REQUIREMENT 1:
In the presmoke README, swap "shortest command" for "briefest command" and write out the part that begins at the words "Run with defaults." and stops after "NPU run commands.".

EXTRACT:

- - -

README.md

Presmoke Watch Entry

scripts/run_presmoke.sh is the CI and manual watch entry. It runs one full 910B or 950 presmoke round, writes archiveable reports, and can retry timeout cases on other cards.

For direct Python CLI experiments, use PYTHONPATH=scripts PRESMOKE_PROJECT_ROOT=$PWD python3 -m presmoke ....

Before a full watch run, the orchestrator removes all entries under the active CANN opp/vendors directory. This keeps custom-op package installation deterministic across rounds. Runs with --filter, --dry-run, or --suggestions-only do not clean opp/vendors.

Quick Start

Run with defaults. This is the shortest command and is intended to be compatible with the old run_presmoke.sh caller contract:

bash scripts/run_presmoke.sh

Default behavior:

  • ARCH=dav-2201, for 910B.
  • MODES=npu.
  • PRIMARY_CARD=0.
  • SCHEDULE=fixed.
  • JOBS=auto.
  • NPU_SLOTS=1.
  • TIMEOUT=120, applied only to NPU run commands.

- - -

RECORD EXTRACTS:

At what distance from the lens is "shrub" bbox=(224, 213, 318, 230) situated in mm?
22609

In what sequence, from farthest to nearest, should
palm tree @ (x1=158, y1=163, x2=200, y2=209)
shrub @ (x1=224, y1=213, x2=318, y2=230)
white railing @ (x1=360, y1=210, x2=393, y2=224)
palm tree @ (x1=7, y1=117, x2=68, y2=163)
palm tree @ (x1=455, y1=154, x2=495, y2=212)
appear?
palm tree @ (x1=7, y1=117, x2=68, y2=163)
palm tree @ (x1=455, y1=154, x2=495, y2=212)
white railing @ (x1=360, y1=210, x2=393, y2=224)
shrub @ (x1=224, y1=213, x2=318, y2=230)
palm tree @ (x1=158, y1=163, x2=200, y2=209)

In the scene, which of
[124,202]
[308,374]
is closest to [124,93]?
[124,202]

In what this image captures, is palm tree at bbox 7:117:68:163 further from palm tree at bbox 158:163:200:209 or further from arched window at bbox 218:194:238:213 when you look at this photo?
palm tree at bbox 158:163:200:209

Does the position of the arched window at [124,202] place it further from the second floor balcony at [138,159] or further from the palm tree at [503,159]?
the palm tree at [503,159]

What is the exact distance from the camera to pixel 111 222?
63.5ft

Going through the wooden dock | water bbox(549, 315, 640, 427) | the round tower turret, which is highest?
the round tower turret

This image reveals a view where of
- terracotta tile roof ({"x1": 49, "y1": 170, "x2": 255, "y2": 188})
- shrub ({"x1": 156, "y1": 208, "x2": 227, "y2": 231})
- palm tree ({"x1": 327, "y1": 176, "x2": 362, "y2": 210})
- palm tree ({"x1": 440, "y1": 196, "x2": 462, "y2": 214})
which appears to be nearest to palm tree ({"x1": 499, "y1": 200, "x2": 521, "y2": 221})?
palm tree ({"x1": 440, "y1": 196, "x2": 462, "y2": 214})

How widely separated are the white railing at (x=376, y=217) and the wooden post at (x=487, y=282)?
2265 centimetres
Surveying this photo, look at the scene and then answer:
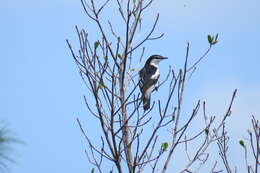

- - -

REQUIREMENT 2:
Please give the listing as a JSON list of strings, one string per line and no blank lines, beginning at the line that has "Going through the" and stopping after the last line of the listing. Leave the pictures out.

WRITTEN ANSWER 1:
Run with defaults. This is the briefest command and is intended to be compatible with the old run_presmoke.sh caller contract:

bash scripts/run_presmoke.sh

Default behavior:

  • ARCH=dav-2201, for 910B.
  • MODES=npu.
  • PRIMARY_CARD=0.
  • SCHEDULE=fixed.
  • JOBS=auto.
  • NPU_SLOTS=1.
  • TIMEOUT=120, applied only to NPU run commands.

WRITTEN ANSWER 2:
[
  "Going through the wooden dock | water bbox(549, 315, 640, 427) | the round tower turret, which is highest?",
  "the round tower turret",
  "This image reveals a view where of",
  "- terracotta tile roof ({\"x1\": 49, \"y1\": 170, \"x2\": 255, \"y2\": 188})",
  "- shrub ({\"x1\": 156, \"y1\": 208, \"x2\": 227, \"y2\": 231})",
  "- palm tree ({\"x1\": 327, \"y1\": 176, \"x2\": 362, \"y2\": 210})",
  "- palm tree ({\"x1\": 440, \"y1\": 196, \"x2\": 462, \"y2\": 214})",
  "which appears to be nearest to palm tree ({\"x1\": 499, \"y1\": 200, \"x2\": 521, \"y2\": 221})?",
  "palm tree ({\"x1\": 440, \"y1\": 196, \"x2\": 462, \"y2\": 214})",
  "How widely separated are the white railing at (x=376, y=217) and the wooden post at (x=487, y=282)?",
  "2265 centimetres",
  "Surveying this photo, look at the scene and then answer:"
]